Autogyro Musings

There’s a cycling event on this weekend and all the roads are closed, so I can’t go flying today. The weather is also extremely windy, so I don’t know if I would have actually tried flying in these conditions? It’s a day for big gliders which like the wind, as I can see lots of development happening in the clouds as they’re being blown overhead. I probably would have gone flying if I could, but I wouldn’t have risked the autogyro.
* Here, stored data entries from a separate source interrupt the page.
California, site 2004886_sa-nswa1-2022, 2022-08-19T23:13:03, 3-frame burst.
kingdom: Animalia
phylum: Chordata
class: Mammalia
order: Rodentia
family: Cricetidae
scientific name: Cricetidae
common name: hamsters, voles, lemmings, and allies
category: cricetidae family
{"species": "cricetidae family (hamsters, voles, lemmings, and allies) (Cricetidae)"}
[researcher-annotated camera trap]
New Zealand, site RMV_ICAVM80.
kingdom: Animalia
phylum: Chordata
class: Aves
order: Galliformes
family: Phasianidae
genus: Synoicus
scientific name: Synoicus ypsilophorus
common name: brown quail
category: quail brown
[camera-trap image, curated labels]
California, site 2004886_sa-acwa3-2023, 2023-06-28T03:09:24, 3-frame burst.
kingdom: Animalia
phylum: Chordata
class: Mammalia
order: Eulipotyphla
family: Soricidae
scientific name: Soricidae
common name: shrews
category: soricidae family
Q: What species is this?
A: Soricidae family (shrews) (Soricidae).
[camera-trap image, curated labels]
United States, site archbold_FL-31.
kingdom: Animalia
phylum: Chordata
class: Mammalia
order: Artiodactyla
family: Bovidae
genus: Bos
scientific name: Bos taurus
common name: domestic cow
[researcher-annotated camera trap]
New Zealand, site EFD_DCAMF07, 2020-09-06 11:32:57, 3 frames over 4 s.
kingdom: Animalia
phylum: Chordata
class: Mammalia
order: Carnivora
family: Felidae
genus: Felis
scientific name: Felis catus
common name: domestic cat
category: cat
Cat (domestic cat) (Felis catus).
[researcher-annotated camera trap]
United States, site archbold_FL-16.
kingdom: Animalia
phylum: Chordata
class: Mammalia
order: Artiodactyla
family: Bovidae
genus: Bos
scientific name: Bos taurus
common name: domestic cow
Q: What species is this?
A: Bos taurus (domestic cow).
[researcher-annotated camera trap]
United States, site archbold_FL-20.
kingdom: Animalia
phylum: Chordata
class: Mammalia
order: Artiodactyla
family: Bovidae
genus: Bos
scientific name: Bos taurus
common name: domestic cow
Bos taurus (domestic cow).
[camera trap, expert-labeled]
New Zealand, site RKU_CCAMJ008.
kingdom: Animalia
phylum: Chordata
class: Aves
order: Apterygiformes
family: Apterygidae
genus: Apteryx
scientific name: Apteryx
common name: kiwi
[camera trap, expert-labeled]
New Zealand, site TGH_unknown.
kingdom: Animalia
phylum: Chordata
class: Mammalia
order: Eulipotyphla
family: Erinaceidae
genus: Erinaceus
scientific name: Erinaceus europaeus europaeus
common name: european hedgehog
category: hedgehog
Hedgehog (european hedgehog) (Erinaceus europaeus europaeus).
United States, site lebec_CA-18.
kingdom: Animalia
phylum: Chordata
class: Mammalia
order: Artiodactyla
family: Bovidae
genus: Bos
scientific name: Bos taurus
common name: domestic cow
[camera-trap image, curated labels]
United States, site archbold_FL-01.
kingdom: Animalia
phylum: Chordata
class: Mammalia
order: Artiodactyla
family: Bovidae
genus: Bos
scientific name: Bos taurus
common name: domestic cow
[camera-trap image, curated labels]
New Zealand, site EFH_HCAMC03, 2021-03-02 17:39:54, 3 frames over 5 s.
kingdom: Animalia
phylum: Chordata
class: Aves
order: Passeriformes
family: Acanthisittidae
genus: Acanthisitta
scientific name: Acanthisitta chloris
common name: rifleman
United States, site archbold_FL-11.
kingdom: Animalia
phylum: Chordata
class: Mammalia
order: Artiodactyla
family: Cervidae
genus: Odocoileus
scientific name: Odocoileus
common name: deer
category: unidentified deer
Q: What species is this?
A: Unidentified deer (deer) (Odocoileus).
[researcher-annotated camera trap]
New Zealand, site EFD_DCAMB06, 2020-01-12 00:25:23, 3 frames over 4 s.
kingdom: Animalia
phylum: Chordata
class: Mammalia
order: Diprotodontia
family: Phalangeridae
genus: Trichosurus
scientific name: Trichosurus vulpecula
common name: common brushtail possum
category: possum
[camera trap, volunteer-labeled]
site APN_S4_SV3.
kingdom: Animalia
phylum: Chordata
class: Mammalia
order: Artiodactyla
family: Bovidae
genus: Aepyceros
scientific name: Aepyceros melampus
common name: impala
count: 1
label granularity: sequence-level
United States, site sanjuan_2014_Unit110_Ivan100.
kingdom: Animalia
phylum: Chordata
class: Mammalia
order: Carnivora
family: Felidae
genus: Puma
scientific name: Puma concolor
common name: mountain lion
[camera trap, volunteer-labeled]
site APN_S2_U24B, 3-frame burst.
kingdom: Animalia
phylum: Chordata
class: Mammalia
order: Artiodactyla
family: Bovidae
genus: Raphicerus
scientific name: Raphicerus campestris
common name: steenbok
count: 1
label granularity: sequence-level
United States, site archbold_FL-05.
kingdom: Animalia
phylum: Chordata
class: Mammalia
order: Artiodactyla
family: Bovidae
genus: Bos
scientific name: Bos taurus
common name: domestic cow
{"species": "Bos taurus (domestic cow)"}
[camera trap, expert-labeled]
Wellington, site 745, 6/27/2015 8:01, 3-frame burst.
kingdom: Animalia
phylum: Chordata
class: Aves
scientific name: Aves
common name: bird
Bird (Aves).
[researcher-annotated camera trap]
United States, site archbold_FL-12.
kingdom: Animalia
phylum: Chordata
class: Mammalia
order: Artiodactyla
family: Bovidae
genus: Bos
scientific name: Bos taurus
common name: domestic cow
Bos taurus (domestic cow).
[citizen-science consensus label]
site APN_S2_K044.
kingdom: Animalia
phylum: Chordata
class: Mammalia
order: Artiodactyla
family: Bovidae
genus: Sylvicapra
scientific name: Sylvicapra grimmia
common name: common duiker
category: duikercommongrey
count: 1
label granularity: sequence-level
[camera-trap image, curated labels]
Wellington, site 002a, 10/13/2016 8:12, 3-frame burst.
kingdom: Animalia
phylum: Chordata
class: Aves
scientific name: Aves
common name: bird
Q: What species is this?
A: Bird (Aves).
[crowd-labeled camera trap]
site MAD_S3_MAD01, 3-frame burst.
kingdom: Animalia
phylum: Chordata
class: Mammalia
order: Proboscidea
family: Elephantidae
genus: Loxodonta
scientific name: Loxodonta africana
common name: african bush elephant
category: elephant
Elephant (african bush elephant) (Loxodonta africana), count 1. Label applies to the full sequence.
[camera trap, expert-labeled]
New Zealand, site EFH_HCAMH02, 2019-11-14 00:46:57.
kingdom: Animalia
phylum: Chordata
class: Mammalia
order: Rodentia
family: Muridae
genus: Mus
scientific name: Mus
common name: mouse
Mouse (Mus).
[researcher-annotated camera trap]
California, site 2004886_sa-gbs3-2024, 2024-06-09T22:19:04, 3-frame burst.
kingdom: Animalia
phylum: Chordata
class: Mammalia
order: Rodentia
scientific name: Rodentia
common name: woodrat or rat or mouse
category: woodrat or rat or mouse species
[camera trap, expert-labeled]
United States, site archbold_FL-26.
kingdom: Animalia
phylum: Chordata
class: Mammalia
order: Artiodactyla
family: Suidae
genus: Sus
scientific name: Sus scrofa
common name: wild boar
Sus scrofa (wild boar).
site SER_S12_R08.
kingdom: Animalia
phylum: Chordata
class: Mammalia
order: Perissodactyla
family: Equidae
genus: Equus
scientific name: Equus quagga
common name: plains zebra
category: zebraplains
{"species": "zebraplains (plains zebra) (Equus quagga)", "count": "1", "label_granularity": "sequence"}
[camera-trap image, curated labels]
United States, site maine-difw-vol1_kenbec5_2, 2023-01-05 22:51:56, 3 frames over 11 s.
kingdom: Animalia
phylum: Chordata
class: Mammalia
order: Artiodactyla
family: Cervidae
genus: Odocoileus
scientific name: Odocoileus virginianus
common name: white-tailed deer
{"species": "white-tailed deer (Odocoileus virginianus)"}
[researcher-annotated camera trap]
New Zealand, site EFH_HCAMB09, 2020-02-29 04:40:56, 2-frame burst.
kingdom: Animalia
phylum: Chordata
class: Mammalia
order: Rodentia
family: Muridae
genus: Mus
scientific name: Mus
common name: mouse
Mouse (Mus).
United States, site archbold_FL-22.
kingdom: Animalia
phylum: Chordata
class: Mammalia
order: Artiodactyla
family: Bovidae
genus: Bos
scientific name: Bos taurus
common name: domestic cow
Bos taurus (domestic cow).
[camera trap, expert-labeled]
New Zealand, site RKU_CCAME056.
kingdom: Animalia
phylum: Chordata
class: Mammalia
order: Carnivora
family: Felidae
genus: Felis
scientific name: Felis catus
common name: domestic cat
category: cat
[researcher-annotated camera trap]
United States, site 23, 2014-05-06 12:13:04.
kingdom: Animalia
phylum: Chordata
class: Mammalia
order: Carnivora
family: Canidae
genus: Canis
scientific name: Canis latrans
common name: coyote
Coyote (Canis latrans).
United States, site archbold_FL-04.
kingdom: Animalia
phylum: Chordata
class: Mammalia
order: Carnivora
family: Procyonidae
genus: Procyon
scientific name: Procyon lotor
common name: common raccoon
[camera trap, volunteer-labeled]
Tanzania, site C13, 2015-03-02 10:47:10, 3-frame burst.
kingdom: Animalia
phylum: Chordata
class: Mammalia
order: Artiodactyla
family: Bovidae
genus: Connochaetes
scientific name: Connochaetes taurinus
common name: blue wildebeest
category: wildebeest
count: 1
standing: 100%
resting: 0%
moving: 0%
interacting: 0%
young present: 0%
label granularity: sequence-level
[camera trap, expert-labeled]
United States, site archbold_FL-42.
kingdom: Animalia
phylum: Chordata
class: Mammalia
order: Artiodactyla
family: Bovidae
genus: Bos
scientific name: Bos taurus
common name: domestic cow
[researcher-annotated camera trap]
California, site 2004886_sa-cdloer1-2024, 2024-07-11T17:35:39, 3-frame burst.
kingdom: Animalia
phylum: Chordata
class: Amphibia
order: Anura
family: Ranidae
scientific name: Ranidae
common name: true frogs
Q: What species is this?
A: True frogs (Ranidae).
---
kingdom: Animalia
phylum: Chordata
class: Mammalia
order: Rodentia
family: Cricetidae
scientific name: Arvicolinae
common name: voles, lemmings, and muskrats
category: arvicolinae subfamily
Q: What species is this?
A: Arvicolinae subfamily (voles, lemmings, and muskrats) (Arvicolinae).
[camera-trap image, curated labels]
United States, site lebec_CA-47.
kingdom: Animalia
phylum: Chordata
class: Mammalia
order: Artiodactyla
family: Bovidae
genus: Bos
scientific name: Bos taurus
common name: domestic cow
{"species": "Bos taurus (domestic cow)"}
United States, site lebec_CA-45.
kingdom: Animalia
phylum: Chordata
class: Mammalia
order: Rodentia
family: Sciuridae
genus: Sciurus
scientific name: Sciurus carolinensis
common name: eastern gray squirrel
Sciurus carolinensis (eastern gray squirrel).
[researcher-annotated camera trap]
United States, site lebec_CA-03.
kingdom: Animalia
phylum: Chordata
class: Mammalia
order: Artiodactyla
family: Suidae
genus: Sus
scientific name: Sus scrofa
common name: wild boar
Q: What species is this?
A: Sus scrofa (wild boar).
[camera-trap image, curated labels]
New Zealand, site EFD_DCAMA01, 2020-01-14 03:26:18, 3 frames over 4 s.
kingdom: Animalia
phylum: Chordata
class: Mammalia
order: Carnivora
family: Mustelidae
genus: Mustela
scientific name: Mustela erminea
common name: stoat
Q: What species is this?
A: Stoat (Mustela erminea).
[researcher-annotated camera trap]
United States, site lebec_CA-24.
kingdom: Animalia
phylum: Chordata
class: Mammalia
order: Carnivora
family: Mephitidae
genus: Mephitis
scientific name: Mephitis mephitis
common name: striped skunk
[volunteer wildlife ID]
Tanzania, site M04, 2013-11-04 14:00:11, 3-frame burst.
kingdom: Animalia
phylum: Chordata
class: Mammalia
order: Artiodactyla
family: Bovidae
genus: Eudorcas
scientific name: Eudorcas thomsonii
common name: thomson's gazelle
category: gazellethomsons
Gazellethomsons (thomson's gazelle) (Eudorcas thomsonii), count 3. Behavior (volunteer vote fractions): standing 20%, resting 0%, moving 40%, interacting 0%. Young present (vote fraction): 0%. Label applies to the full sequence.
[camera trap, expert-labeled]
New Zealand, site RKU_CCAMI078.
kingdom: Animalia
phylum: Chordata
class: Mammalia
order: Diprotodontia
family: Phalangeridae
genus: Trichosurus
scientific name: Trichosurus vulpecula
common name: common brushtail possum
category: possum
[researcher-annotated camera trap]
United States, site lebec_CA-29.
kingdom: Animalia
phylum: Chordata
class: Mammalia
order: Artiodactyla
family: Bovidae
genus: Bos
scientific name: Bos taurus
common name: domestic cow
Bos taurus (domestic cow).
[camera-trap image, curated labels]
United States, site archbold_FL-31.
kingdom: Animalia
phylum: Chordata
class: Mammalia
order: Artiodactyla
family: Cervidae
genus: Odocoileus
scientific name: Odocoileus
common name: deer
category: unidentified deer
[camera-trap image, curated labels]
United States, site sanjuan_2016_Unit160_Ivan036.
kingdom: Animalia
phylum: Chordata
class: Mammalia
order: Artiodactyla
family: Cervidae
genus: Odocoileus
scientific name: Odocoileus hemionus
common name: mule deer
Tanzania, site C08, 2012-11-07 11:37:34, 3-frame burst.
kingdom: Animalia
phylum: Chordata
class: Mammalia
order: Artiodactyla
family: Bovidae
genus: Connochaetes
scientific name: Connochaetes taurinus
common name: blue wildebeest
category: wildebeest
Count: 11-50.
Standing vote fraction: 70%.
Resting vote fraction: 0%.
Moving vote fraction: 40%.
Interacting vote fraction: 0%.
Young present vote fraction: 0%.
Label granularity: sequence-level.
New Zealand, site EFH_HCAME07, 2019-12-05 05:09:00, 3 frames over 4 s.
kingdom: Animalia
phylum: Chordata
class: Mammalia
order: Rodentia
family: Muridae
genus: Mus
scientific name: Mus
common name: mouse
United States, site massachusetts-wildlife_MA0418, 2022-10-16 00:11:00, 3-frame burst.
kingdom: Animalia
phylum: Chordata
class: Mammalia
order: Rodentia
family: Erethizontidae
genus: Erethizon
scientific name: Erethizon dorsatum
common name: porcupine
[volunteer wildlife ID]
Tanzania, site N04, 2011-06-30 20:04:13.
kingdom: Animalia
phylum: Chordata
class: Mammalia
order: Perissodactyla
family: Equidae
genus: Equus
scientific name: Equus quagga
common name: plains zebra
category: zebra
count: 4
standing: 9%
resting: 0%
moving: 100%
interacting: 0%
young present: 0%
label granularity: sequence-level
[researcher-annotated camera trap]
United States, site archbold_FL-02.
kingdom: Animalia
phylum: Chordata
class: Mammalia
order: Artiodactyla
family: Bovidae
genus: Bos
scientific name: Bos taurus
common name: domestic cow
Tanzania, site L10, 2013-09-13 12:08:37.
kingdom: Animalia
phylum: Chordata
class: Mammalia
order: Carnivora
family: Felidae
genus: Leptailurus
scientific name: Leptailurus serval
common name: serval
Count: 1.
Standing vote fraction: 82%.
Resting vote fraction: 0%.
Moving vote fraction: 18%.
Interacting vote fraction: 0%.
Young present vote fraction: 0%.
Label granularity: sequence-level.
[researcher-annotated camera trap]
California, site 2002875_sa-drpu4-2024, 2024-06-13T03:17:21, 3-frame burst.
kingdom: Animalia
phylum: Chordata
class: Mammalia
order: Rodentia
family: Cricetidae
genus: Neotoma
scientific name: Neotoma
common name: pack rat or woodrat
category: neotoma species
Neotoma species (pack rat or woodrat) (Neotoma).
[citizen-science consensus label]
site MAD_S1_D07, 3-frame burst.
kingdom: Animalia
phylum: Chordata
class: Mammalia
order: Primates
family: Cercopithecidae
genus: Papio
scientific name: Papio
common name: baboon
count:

On the subject of autogyros, I’ve been reading the modelflying thread on the Atom build to try and get to the root cause of my problems. When I finally got to page 20 (there’s a lot of information there), I read about somebody else having problems with it rolling left on take-off. The reason is given as “insufficient rotor speed”, which is what I had suspected. Now, interestingly, there’s also a bit on hand-launching autogyros and they include a link to the very same YouTube video I mentioned last week. My problem stems from the bumpy nature of the grass I’m trying to fly from, so I either need bigger wheels, or I might have to bite the bullet and throw it. I still need to do some more experiments outside in the wind to see how fast the rotors can be made to spin. In the hand-launch clip, it’s stated that, “you should be able to feel the lift pulling it out of your hand”. I never felt that it was producing as much lift as I would have expected, so that needs some more testing. Hopefully we’ll achieve some air under the wheels in the not too distant future?

I’ve also been looking at the videos I took the week before last, both of the autogyro test and of me flying the RS352. The autogyro test doesn’t show very much, as all I can see is it whizzing off into the distance and it disappears into the grass because of the low camera angle. Watching three flights with the RS352 was interesting with the camera pointing up into the sky and the wide angle fish-eye lens of the GoPro Hero 4 Session camera. The first thing that struck me was, “I don’t remember the sky looking quite so dark and threatening”. It looks like there’s about to be a thunderstorm and you can hear the wind whistling around the microphone. These are the conditions we seem to have to fly in these days. The second thing is that the fish-eye effect is great for showing the area I’m flying in, but I have real difficulty working out what the aircraft is doing. I can’t tell the orientation and height, even though I can see myself standing there flying it. The Cuban Eights are fun to watch though. I might have a go at editing this and posting a flying video if I get the time, as this is the best I’ve managed to produce so far.